Would you return the data exactly as given, except for its pictures?

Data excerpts
* * * *

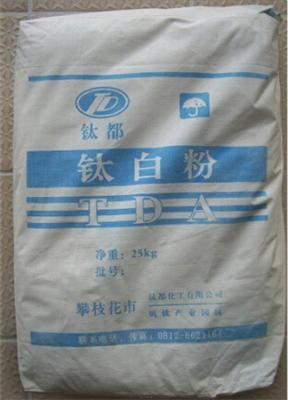 苏州江西安徽天长合肥色母用钛白粉攀钢R248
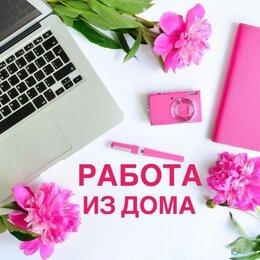 Маркетолог - Онлайн помощник в интернет магазин, 0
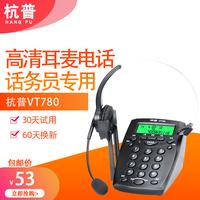 杭普 VT780电话耳机客服耳麦外呼座机头戴式话务员电话机电销专用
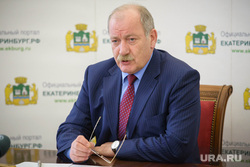 Пресс-конференция с Евгением Липовичем в администрации города. Екатеринбург, липович евгений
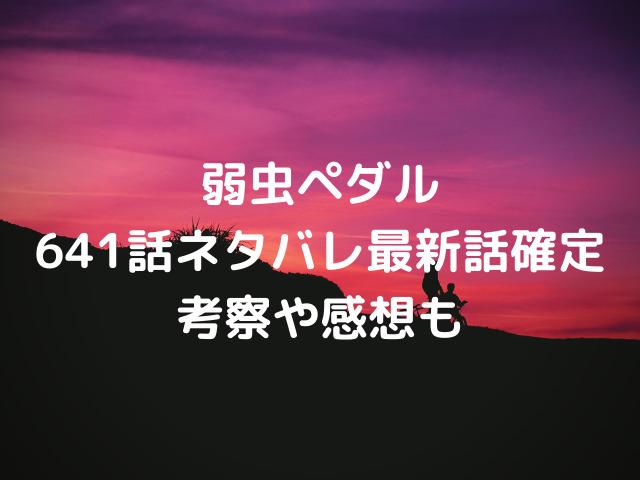 弱虫ペダル641話ネタバレ【本峰山での勝負はラスト2キロ!ルール違反をする川田と止める杉元】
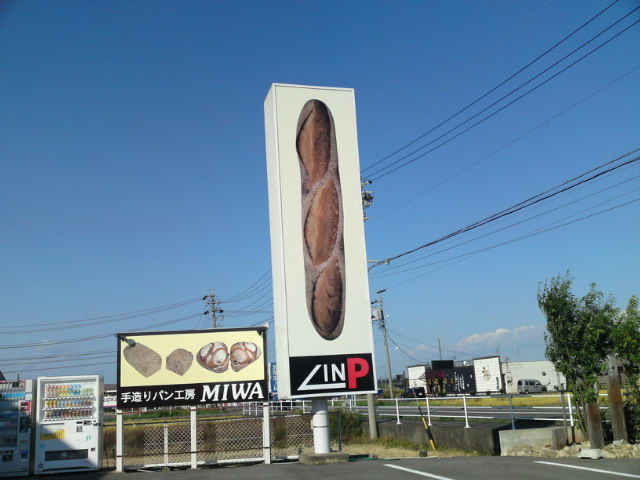 手作りパンの店「MIWA(ミワ)」さん、パンをありがとう〜!(食べ歩き/岩倉市)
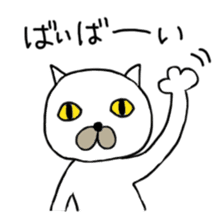 Muhu white cat sticker #1101643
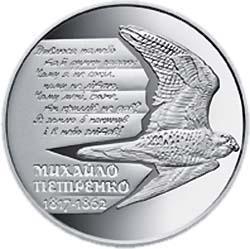 Украина 2 гривны 2017 год «Михаил Николаевич Петренко» (реверс).jpg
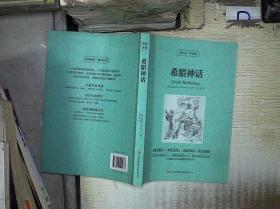 读名著学英语:希腊神话 。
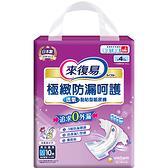 來復易極緻防漏黏貼型紙尿褲M10片【愛買】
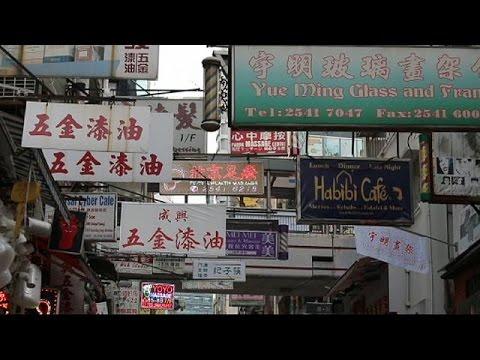 Κίνα: «βουτιά» στο εμπόριο, αναζωπύρωση των φόβων για την οικονομία – economy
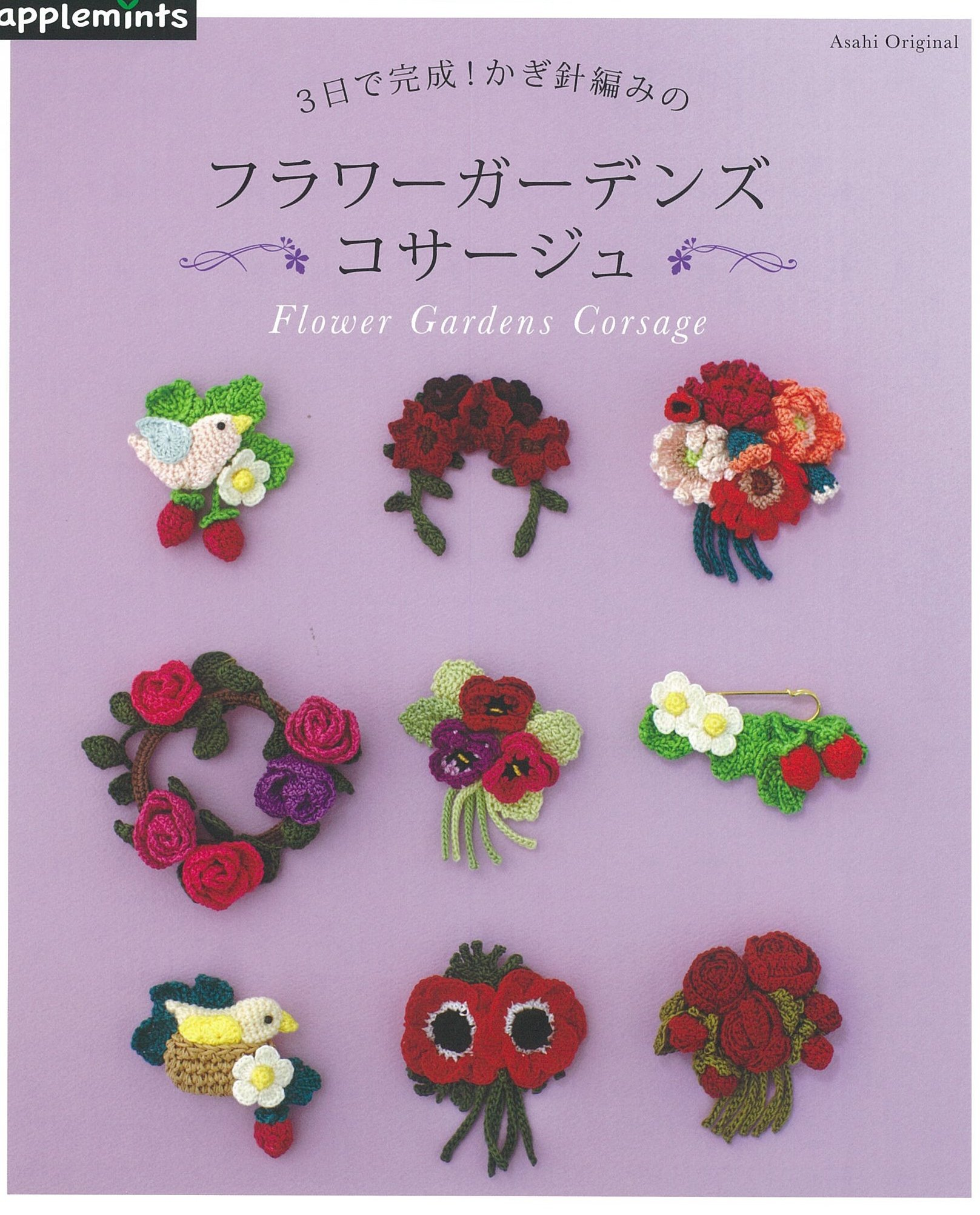 Crochet Flower Gardens corsage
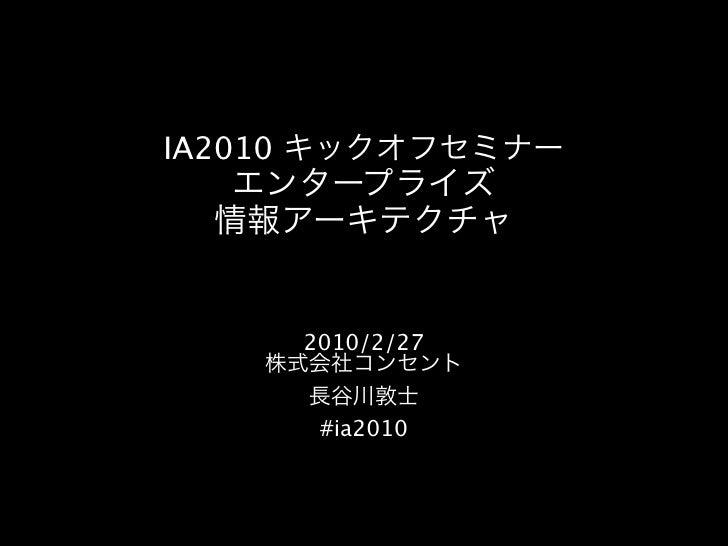 IA2010              2010/2/27             #ia2010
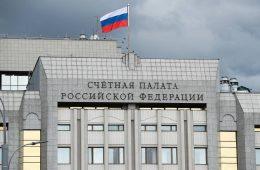 Счетная палата проверила исполнение бюджета ПФР в 2020 году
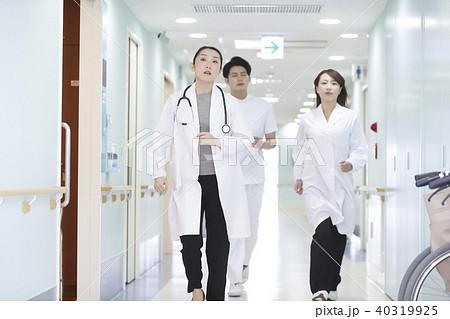 病院 緊急 医療チームの写真素材 [40319925] - PIXTA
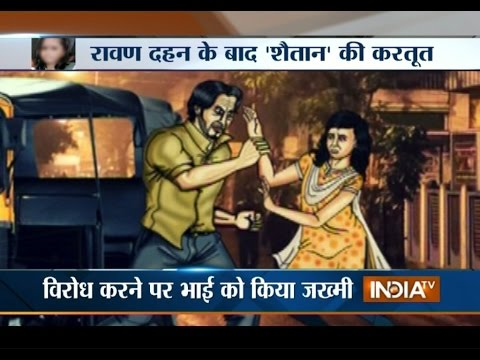 14-year-old Girl Abducted and Killed after Gang-rape in Sonipat - India TV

* * * *

## Exercise response
 苏州江西安徽天长合肥色母用钛白粉攀钢R248
 Маркетолог - Онлайн помощник в интернет магазин, 0
 杭普 VT780电话耳机客服耳麦外呼座机头戴式话务员电话机电销专用
 Пресс-конференция с Евгением Липовичем в администрации города. Екатеринбург, липович евгений
 弱虫ペダル641話ネタバレ【本峰山での勝負はラスト2キロ!ルール違反をする川田と止める杉元】
 手作りパンの店「MIWA(ミワ)」さん、パンをありがとう〜!(食べ歩き/岩倉市)
 Muhu white cat sticker #1101643
 Украина 2 гривны 2017 год «Михаил Николаевич Петренко» (реверс).jpg
 读名著学英语:希腊神话 。
 來復易極緻防漏黏貼型紙尿褲M10片【愛買】
 Κίνα: «βουτιά» στο εμπόριο, αναζωπύρωση των φόβων για την οικονομία – economy
 Crochet Flower Gardens corsage
 IA2010              2010/2/27             #ia2010
 Счетная палата проверила исполнение бюджета ПФР в 2020 году
 病院 緊急 医療チームの写真素材 [40319925] - PIXTA
 14-year-old Girl Abducted and Killed after Gang-rape in Sonipat - India TV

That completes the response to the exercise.